[start of SELECTED TEXT]

I agree with that, though in the early 1990s there was a push to make Unix commercial too. My impression is that Cutler and his crew did a very good job on the NT kernel, but that it is now rather dated. The "update" to Vista is a mixed blessing. Many of the other "features" were added to ensure a large market penetration. Many of these things you can remove (like balloon help), but other things cannot, like the strict tying of the OS to its original hardware (without a call to MS at least), the infernal registry, limiting the desktop to a single user, and various and sundry interface quirks that can't really be changed.

Regarding the earlier comment on stability and API, I've not had any troubles with W2K or XP stability, and by and large they are more stable than my FreeBSD desktops. There is one glaring exception: XP crashes when you use a network printer, and you lose a connection anywhere along the way. I had a dodgy network cable, and rather than store the output until the device becomes available, the computer crashes. That ins mind-numbingly stupid. On the BSD side, the system itself is very good (if you overlook the early 5.x releases). However, X11 recently has not been particularly stable, and Wine causes occasional crashes. Other things do too. It is not particularly heinous, and it recovers gracefully, but it really is less stable than my W2K development box, which has never, ever crashed.

On APIs: Windows may change it a lot, but they bend over backwards to ensure backwards compatibility. I can still run Office 2K on the latest XP box. Solaris has done the same traditionally, but you can't on BSD or Linux. There is no equivalent of a gettext upgrade.

[end of SELECTED TEXT]

# CHALLENGE A
In the records, starting at the line with "In the scene depicted" and ending at the line with "307 centimetres", switch "lens" to "camera" and repeat those lines with nothing else changed.
The comment and the records come from unrelated sources.

[start of SUPPLIED MATERIAL]

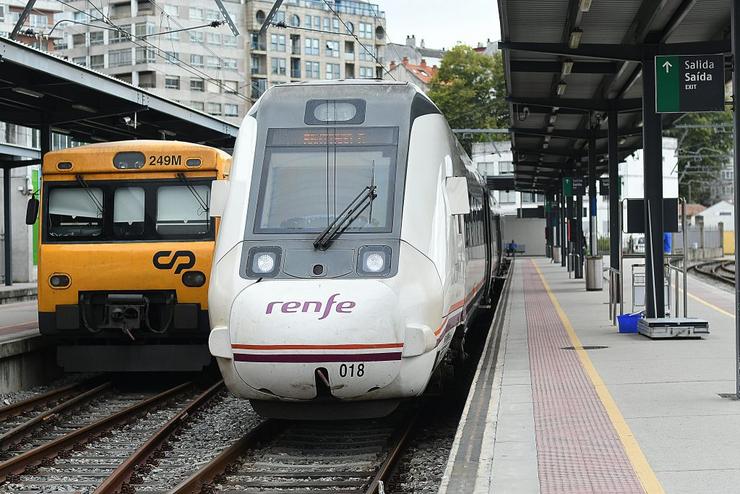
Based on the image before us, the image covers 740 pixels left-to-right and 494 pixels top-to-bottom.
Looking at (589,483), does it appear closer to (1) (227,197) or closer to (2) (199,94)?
(1) (227,197)

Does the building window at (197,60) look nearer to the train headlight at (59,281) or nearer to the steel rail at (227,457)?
the train headlight at (59,281)

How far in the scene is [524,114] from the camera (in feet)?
A: 89.8

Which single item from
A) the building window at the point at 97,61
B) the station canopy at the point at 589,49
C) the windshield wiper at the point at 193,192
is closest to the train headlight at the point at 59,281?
the windshield wiper at the point at 193,192

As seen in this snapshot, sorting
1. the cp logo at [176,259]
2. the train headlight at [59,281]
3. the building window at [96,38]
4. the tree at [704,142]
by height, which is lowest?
the train headlight at [59,281]

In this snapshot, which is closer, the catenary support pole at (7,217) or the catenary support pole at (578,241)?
the catenary support pole at (7,217)

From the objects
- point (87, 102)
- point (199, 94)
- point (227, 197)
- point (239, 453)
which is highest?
point (199, 94)

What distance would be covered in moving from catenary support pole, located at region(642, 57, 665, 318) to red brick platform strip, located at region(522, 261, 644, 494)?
2.59 metres

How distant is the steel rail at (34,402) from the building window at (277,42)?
3487 inches

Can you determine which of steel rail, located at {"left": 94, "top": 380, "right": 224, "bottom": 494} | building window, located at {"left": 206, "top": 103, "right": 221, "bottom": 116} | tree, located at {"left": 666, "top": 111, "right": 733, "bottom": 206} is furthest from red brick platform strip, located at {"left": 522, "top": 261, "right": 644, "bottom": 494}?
building window, located at {"left": 206, "top": 103, "right": 221, "bottom": 116}

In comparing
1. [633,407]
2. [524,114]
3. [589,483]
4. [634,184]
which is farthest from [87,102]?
[634,184]

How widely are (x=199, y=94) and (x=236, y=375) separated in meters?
84.8

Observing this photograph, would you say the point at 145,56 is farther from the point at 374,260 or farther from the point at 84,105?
the point at 374,260

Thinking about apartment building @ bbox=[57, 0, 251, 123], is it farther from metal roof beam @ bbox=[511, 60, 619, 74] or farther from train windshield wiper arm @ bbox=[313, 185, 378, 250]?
train windshield wiper arm @ bbox=[313, 185, 378, 250]

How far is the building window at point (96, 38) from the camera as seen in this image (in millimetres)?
92375
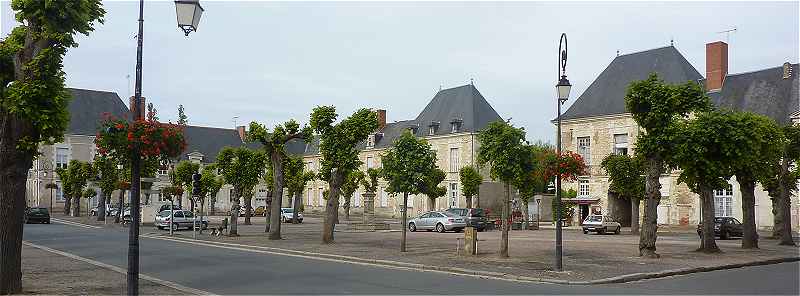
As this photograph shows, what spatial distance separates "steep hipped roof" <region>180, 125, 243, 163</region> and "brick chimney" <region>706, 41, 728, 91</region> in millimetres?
52559

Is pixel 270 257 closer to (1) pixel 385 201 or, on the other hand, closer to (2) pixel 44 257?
(2) pixel 44 257

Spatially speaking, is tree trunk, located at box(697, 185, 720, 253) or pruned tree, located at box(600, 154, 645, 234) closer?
tree trunk, located at box(697, 185, 720, 253)

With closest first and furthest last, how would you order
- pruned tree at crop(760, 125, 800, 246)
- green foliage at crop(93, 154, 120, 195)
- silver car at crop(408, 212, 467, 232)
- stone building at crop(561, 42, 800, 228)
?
pruned tree at crop(760, 125, 800, 246) → silver car at crop(408, 212, 467, 232) → stone building at crop(561, 42, 800, 228) → green foliage at crop(93, 154, 120, 195)

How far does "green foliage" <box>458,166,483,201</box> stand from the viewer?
49.3 meters

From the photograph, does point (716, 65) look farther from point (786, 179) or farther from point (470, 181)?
point (786, 179)

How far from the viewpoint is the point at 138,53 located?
9.77 meters

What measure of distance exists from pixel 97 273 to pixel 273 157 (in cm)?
1361

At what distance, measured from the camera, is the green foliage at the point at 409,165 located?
22.9m

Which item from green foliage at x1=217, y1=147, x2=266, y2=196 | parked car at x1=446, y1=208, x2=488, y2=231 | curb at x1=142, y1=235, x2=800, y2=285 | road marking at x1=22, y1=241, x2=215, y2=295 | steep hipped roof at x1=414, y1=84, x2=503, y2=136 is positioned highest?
steep hipped roof at x1=414, y1=84, x2=503, y2=136

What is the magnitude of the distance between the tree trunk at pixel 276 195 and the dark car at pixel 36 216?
82.6ft

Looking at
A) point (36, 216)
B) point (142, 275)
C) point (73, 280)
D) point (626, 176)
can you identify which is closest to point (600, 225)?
point (626, 176)

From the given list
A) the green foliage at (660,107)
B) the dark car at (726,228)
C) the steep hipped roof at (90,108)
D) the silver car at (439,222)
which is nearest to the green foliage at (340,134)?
the green foliage at (660,107)

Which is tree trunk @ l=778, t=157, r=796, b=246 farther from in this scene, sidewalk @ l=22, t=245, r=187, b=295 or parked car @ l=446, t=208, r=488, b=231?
sidewalk @ l=22, t=245, r=187, b=295

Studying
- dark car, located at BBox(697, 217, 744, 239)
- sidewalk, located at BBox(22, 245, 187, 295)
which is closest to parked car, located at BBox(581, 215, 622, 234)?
dark car, located at BBox(697, 217, 744, 239)
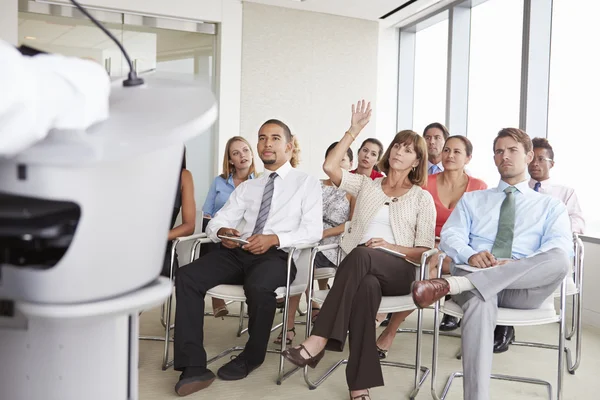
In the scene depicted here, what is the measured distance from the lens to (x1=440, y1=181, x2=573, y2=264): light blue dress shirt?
307 centimetres

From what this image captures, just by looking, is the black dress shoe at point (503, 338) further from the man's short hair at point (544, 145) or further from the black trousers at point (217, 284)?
the black trousers at point (217, 284)

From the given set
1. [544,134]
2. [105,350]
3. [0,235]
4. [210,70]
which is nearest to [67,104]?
[0,235]

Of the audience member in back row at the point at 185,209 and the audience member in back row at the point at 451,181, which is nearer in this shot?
the audience member in back row at the point at 185,209

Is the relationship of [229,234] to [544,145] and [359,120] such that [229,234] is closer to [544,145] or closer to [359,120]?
[359,120]

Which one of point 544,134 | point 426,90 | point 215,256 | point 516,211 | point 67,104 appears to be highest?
point 426,90

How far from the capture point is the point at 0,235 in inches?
33.4

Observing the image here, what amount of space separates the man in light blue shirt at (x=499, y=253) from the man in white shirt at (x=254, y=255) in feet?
2.72

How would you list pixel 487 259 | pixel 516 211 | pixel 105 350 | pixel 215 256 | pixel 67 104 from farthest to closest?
pixel 215 256 → pixel 516 211 → pixel 487 259 → pixel 105 350 → pixel 67 104

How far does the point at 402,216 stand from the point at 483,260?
538mm

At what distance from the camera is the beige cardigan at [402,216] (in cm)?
331

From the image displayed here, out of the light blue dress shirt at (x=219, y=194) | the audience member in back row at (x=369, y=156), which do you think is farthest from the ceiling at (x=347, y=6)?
the light blue dress shirt at (x=219, y=194)

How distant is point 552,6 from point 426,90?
2.32 m

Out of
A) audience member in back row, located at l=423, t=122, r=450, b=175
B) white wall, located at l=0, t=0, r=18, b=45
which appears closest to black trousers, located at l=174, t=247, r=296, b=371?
audience member in back row, located at l=423, t=122, r=450, b=175

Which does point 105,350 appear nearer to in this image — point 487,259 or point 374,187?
point 487,259
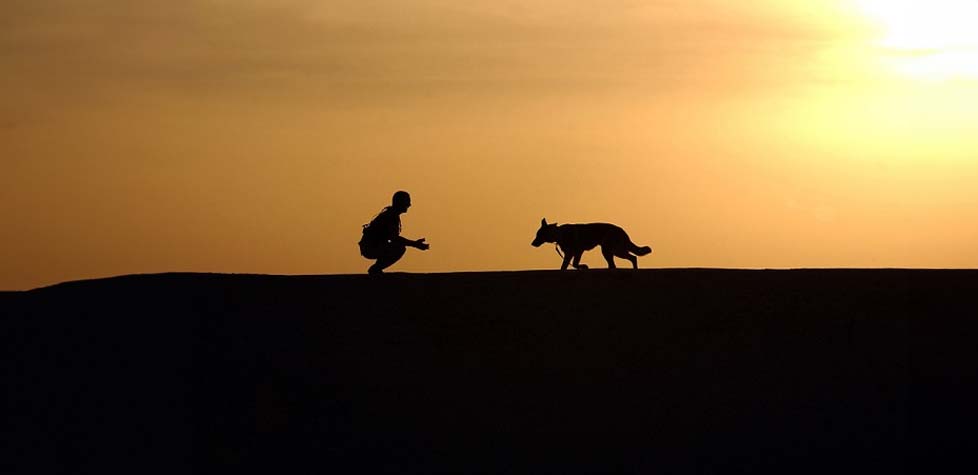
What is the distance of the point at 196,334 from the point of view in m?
23.6

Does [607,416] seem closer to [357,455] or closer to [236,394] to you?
[357,455]

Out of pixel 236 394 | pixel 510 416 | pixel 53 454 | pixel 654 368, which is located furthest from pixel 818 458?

[end of SUPPLIED MATERIAL]

# CHALLENGE B
According to the comment, which version of Office still runs on the latest XP box?

# EXPECTED OUTPUT A
In the scene depicted here, what is the measured distance from the camera to (x1=440, y1=181, x2=573, y2=264): light blue dress shirt?
307 centimetres

# EXPECTED OUTPUT B
Office 2K.